Answer
The range $x$ that the ball reaches is $2m$.
Work Step by Step
1) Before the tennis ball becomes airborne:
The tennis ball has $v_0=0m/s$, $\omega_0=0$ and $h_f-h_0=-1.8m$.
Its moment of inertia $I=\frac{2}{3}mr^2$ so $KE_R=\frac{1}{2}I\omega^2=\frac{1}{3}mr^2\omega^2$
According to the principle of energy conservation: $$E_f-E_0=0$$ $$\frac{1}{2}m(v_f^2)+\frac{1}{3}mr^2(\omega_f^2)+mg(h_f-h_0)=0$$ $$\frac{1}{2}m(v_f^2)+\frac{1}{3}mr^2\Big(\frac{v_f^2}{r^2}\Big)+mg(h_f-h_0)=0$$ $$\frac{1}{2}(v_f^2)+\frac{1}{3}(v_f^2)+g(h_f-h_0)=0$$ $$\frac{5}{6}(v_f^2)+g(h_f-h_0)=0$$ $$v_f=\sqrt{-\frac{6g(h_f-h_0)}{5}}=4.6m/s$$ which is the translational speed of the ball just before it becomes airborne.

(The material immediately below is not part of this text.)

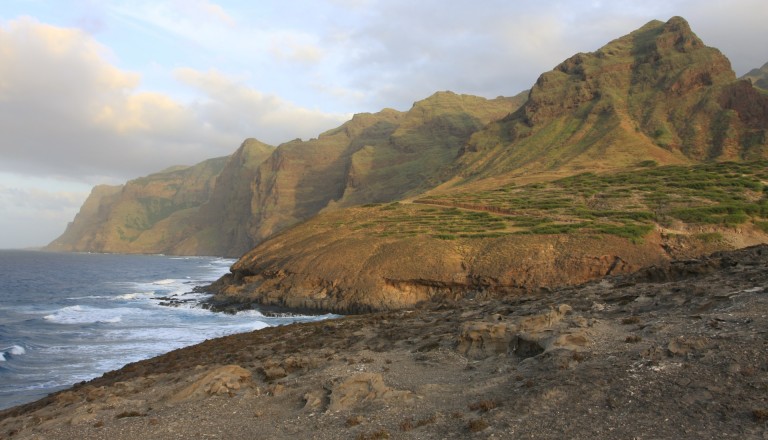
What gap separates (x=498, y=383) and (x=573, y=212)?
146 feet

2) After the ball becomes airborne:
The ball's velocity has components $v_x=v\cos35=3.77m/s$ and $v_y=2.64m/s$
On the vertical side, the ball has initial velocity $v_0=2.64m/s$, final velocity $v_f=-2.64m/s$ and acceleration $g=-9.8m/s^2$. The time it is in the air is $$t=\frac{v_f-v_0}{g}=0.539s$$
The range $x$ that the ball reaches is $x=v_xt=2m$